__Aufgaben__
[1] Nenne alle Textstellen, die im Text über die Entenjagd in Anführungszeichen stehen.
[2] Setze den Text über die Entenjagd nach der Zwischenüberschrift „Gesetzeswidrig?“ fort.

__Ausgangstext__
-- -- --

Treibjagd auf Enten: Zuerst das Füttern, dann das Töten
Von Michael Pekovics
Dutzende Enten schwimmen im Familienverband in den naturbelassenen Leithaauen. Dieses harmonische Bild einer intakten Umwelt ist auf der Homepage der Gemeinde Nickelsdorf zu sehen. Im Text dazu ist die Rede von „umsichtiger Handhabung durch die Jagdpächter, die ihr Hauptaugenmerk auf die Pflege und Gesunderhaltung des Wildes legen.“
Die Realität ist jedoch eine andere. „Im Juni werden tausende flugunfähige Zuchtenten in Volieren an der Leitha und in Gewässern der Umgebung ausgesetzt, mit Unmengen an Futter versorgt, nur um sie dann acht Wochen später zu Beginn der Jagdsaison aus purer Lust abzuschießen“, sagt Martin Balluch vom VGT (Verein gegen Tierfabriken). Sein Verein kämpft schon länger gegen diese „moralisch absolut verwerfliche“ Jagdpraxis – bisher mit wenig Erfolg.
Gesetzeswidrig?

-- -- --

__Datenauszug__
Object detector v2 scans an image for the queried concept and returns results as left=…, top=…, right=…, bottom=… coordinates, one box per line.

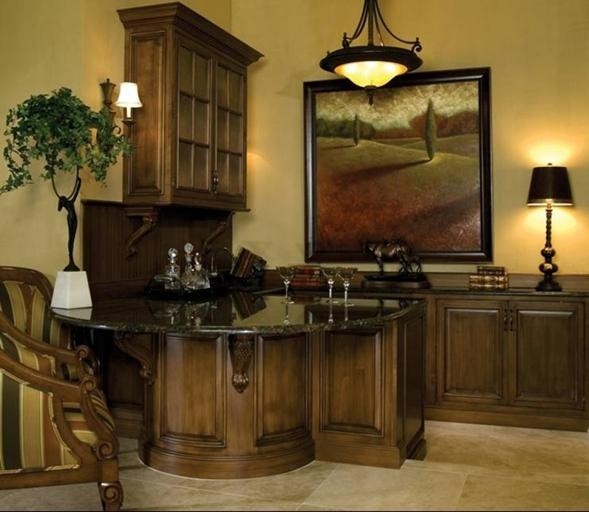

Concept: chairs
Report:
left=0, top=267, right=123, bottom=511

-- -- --

__Lösungen__
[1]
- „umsichtiger Handhabung durch die Jagdpächter, die ihr Hauptaugenmerk auf die Pflege und Gesunderhaltung des Wildes legen.“
- „Im Juni werden tausende flugunfähige Zuchtenten in Volieren an der Leitha und in Gewässern der Umgebung ausgesetzt, mit Unmengen an Futter versorgt, nur um sie dann acht Wochen später zu Beginn der Jagdsaison aus purer Lust abzuschießen“
- „moralisch absolut verwerfliche“

[2]
Unterstützung kommt von den Grünen und auch von den im Vorjahr geänderten Gesetzen zur Jagd (auf Landesebene) und zum Tierschutz (Bund). Das burgenländische Jagdschutzgesetz besagt nämlich, dass „der Abschuss von weiblichen Tieren im selben Jahr, in dem sie ausgesetzt wurden, verboten ist“, sagt Landtagsabgeordneter Wolfgang Spitzmüller von den Grünen. Außerdem sei fraglich, ob es überhaupt eine Bewilligung für das Aussetzen der Tiere gebe. Er kündigt eine Anfrage an Landesrätin Astrid Eisenkopf, zuständig für den Natur- und Umweltschutz, zum Thema an.
Die beruft sich ebenso wie der Nickelsdorfer Bürgermeister und Jäger Gerhard Zapfel auf die Behörde, also die Bezirkshauptmannschaft Neusiedl am See: „Die Behörde hat geprüft, alles ist in Ordnung.“ Man wolle demnächst aber das Gespräch mit der für Jagd zuständigen Landesrätin Verena Dunst suchen, um die Thematik zu besprechen, heißt es aus dem Büro von Eisenkopf.
Aus der Bezirkshauptmannschaft heißt es, dass entsprechende Anzeigen überprüft worden seien, es aber nichts zu beanstanden gegeben hätte. „Wir haben die Meldung bekommen, dass importierte Enten ausgesetzt werden. Die Amtstierärztin war bei der Aussiedelung dabei, es gab keine Beanstandungen was das Tierschutzgesetz betrifft“, sagt die stellvertretende Behördenleiterin Ljuba Szinovatz. Allfällige weitere Anzeigen werde man natürlich genau überprüfen.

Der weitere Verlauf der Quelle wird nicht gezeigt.